Andrei Căldăraru (University of Wisconsin-Madison)

Categorical Enumerative Invariants and the $\lambda_g$ conjecture

Abstract: I will give an overview of the theory of Categorical Enumerative Invariants (CEIs), as developed in joint work with Junwu Tu and Kevin Costello. The emphasis will be on the role played by the Givental group, which controls the effect of changes of splitting on the CEIs. If time allows I will state two new conjectures which relate the derived category of the nodal cubic with the classical $\lambda_g$ conjecture in Gromov-Witten theory, due to Getzler, Faber and Pandharipande. The new work is joint with Weng-Him Cheung and Yunfan He, and builds on work of Yefeng Shen and Junwu Tu (unpublished).

François Greer (MSU)

Cycle-valued quasi-modular forms

Abstract: Arithmetic quotients of Type IV Hermitian symmetric domains have cohomology-valued modular forms whose coefficients are special cycles by work of Borcherds. These can be interpreted as non-compact period spaces for K3-type Hodge structures. I will describe recent results (joint with P. Engel and S. Tayou) that give mock modular forms whose coefficients are compactified special cycles in a simplicial toroidal compactification. Next, I will give two conjectural analogues of this result: one on the Gromov-Witten theory of elliptic fibrations, and one on the moduli space of principally polarized abelian varieties.

Chiu-Chu Melissa Liu (Columbia)

Higgs-Coulomb correspondence for abelian gauged linear sigma models

Abstract: The input data of a gauged linear sigma model (GLSM) consists of a GIT quotient of a complex vector space V by the linear action of a reductive algebraic group G (the gauge group) and a G-invariant polynomial function on V (the superpotential) which is quasi-homogeneous with respect to a C^*-action (R symmetries) on V. The Higgs-Coulomb correspondence relates (1) GLSM invariants which are virtual counts of Landau-Ginzburg quasimaps (Higgs branch), and (2) Mellin-Barnes type integrals on the Lie algebra of G (Coulomb branch). In this talk, I will describe the correspondence when G is an algebraic torus, and explain how to use the correspondence to study dependence of GLSM invariants on the stability condition. This is based on joint work in progress with Konstantin Aleshkin.

Dragos Oprea (UCSD)

On the tautological vector bundles over Hilbert and Quot schemes

Abstract: The Hilbert scheme of points on surfaces and the punctual Quot schemes on curves carry tautological vector bundles. I will report on: (i) the calculation of holomorphic Euler characteristics of tautological vector bundles over the punctual Quot schemes of curves (based on joint work with Shubham Sinha), and (ii) (time permitting) results concerning the positivity properties of tautological bundles over Hilbert and Quot schemes.

Junliang Shen (Yale)

From curve counting on K3 surfaces to holomorphic symplectic geometry

Abstract: Considerations in physics provide us a list of interesting formulas (Yau-Zaslow, Katz-Klemm-Vafa etc) concerning counting invariants of curves on a K3 surface. Rich geometries have been developed to "explain" these equations. In this talk, we will focus on the interplay between the enumerative geometry of K3 and holomorphic symplectic geometry (in particular topology of Lagrangian fibrations). We discuss this connection from both the perspectives of cohomology and derived categories. This is based on joint work with Qizheng Yin. If time permits, I will also discuss joint work in progress with Davesh Maulik and Qizheng Yin on a generalization of the picture above involving Fourier-Mukai transforms and the decomposition theorem for Lagrangian fibrations.

....

* [Written instruction 1]: Reproduce the stretch of the talk abstracts from "Abstract: Considerations in" through "for Lagrangian fibrations.".
* [Written instruction 2]: In the talk abstracts, what does the Givental group control?
Rely on the talk abstracts alone.

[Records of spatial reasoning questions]

....

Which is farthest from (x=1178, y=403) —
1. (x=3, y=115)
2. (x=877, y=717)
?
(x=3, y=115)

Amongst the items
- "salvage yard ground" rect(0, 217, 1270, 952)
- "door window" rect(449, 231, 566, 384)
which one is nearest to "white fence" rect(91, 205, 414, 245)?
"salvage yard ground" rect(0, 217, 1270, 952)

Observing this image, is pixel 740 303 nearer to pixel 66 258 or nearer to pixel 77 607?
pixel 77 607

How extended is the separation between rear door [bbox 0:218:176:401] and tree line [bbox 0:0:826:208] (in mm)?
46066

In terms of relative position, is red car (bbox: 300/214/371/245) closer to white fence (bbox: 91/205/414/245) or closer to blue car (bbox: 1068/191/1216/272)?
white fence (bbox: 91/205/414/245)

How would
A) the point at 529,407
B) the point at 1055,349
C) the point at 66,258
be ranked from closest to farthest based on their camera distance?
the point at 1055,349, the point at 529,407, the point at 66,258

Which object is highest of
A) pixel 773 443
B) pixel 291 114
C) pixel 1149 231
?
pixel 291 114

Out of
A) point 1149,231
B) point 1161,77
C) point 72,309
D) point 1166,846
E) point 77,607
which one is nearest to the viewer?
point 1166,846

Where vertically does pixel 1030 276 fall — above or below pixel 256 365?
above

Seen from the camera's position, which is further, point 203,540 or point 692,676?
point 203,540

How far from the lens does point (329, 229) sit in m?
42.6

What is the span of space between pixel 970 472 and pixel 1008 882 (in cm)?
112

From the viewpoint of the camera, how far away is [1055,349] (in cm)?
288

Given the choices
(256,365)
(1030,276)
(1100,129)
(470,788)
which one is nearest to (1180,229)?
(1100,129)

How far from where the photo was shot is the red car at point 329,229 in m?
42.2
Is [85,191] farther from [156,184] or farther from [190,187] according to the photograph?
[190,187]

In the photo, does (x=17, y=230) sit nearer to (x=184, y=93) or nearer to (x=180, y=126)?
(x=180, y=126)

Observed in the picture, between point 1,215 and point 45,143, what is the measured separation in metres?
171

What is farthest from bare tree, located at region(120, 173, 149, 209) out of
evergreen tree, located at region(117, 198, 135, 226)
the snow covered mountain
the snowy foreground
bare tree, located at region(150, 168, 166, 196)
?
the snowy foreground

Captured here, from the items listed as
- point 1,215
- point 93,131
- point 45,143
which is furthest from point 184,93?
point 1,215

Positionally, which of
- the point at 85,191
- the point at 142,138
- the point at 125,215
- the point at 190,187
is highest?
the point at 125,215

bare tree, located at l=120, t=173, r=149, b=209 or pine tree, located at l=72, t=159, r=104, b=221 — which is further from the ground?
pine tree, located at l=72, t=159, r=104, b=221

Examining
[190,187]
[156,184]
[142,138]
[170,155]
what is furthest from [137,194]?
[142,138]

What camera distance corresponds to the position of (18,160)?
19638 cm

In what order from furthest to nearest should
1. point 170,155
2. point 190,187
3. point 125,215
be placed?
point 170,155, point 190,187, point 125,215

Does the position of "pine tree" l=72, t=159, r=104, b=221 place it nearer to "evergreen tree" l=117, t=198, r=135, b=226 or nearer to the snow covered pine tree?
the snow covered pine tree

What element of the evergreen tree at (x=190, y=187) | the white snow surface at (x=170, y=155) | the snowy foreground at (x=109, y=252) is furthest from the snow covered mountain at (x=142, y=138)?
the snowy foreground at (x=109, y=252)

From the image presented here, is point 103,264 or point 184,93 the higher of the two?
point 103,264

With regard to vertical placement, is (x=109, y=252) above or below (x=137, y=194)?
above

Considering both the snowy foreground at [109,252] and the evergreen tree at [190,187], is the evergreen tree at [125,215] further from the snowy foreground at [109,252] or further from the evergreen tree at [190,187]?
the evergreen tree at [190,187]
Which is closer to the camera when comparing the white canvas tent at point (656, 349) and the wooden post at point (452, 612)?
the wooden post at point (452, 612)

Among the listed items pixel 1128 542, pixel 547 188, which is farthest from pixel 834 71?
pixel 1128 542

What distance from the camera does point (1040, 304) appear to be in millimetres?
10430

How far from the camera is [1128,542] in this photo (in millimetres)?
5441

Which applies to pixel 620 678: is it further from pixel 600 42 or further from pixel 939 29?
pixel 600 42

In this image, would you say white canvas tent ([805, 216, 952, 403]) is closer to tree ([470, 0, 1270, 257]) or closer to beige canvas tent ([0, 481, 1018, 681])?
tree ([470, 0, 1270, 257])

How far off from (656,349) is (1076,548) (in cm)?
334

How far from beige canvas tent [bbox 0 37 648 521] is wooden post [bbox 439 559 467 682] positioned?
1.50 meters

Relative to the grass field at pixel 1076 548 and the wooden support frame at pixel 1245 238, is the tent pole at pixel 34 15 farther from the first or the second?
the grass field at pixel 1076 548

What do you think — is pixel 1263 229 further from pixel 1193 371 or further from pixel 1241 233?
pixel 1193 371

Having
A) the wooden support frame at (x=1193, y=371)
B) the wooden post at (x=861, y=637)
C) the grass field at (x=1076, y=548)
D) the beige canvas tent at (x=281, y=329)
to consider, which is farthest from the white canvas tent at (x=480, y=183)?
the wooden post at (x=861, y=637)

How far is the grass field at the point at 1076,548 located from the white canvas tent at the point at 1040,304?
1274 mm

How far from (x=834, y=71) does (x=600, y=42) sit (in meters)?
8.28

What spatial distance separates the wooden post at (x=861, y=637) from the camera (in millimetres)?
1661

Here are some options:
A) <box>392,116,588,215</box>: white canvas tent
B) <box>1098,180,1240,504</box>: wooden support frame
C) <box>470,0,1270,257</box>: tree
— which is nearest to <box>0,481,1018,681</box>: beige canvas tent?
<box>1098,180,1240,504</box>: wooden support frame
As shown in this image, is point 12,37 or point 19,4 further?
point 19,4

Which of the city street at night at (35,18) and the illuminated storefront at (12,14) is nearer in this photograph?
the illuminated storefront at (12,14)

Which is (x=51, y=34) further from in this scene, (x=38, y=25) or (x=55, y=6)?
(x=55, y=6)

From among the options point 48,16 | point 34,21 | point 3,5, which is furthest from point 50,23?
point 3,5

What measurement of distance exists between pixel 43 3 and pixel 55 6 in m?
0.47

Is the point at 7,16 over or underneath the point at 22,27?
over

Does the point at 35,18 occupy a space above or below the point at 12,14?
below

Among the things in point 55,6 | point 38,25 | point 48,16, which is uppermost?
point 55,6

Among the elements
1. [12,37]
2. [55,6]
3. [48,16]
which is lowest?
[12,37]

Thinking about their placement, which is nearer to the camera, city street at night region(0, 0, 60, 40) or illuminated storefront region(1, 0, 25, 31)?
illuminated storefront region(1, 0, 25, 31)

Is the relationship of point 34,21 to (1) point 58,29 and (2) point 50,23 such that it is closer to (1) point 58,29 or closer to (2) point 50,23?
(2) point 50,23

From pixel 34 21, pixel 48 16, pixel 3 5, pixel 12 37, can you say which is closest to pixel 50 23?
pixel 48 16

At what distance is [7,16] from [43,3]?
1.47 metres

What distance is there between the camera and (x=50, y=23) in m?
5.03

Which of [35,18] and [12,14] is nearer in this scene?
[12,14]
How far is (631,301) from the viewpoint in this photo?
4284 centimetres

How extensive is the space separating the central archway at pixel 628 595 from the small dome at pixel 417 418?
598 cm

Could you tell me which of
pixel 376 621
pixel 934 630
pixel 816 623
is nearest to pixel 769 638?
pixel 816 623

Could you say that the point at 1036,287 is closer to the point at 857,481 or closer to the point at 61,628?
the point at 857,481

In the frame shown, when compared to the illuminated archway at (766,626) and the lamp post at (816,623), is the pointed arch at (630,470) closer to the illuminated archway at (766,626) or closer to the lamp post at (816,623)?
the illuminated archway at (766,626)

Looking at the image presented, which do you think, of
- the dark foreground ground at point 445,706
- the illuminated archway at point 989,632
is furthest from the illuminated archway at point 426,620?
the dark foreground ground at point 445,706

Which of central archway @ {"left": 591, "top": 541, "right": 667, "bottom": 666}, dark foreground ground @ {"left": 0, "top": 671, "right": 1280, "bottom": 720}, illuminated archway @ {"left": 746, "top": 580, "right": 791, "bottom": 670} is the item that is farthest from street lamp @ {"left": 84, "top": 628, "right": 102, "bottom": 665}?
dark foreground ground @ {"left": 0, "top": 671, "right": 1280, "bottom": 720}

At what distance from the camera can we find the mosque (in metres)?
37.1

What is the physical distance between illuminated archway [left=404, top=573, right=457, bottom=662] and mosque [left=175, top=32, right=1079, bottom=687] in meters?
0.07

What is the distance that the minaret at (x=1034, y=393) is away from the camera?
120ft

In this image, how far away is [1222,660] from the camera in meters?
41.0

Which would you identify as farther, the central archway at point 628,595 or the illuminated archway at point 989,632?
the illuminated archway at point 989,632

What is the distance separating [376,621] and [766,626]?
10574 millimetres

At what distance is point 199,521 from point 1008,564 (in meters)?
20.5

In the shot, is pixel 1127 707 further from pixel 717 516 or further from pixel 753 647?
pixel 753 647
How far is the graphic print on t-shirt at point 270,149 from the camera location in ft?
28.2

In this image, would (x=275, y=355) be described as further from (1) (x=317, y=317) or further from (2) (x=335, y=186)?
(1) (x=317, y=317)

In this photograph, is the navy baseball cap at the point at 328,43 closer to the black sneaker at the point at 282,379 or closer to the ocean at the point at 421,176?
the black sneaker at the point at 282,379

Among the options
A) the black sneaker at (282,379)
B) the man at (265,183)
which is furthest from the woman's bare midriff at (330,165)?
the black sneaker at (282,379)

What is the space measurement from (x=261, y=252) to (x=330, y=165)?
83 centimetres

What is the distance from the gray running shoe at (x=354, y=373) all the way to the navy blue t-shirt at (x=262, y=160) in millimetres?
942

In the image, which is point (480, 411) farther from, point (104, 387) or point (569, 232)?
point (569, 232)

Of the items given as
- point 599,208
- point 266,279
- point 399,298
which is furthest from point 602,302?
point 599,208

....

* [Exercise result 1]:
Abstract: Considerations in physics provide us a list of interesting formulas (Yau-Zaslow, Katz-Klemm-Vafa etc) concerning counting invariants of curves on a K3 surface. Rich geometries have been developed to "explain" these equations. In this talk, we will focus on the interplay between the enumerative geometry of K3 and holomorphic symplectic geometry (in particular topology of Lagrangian fibrations). We discuss this connection from both the perspectives of cohomology and derived categories. This is based on joint work with Qizheng Yin. If time permits, I will also discuss joint work in progress with Davesh Maulik and Qizheng Yin on a generalization of the picture above involving Fourier-Mukai transforms and the decomposition theorem for Lagrangian fibrations.

* [Exercise result 2]: The effect of changes of splitting on the Categorical Enumerative Invariants.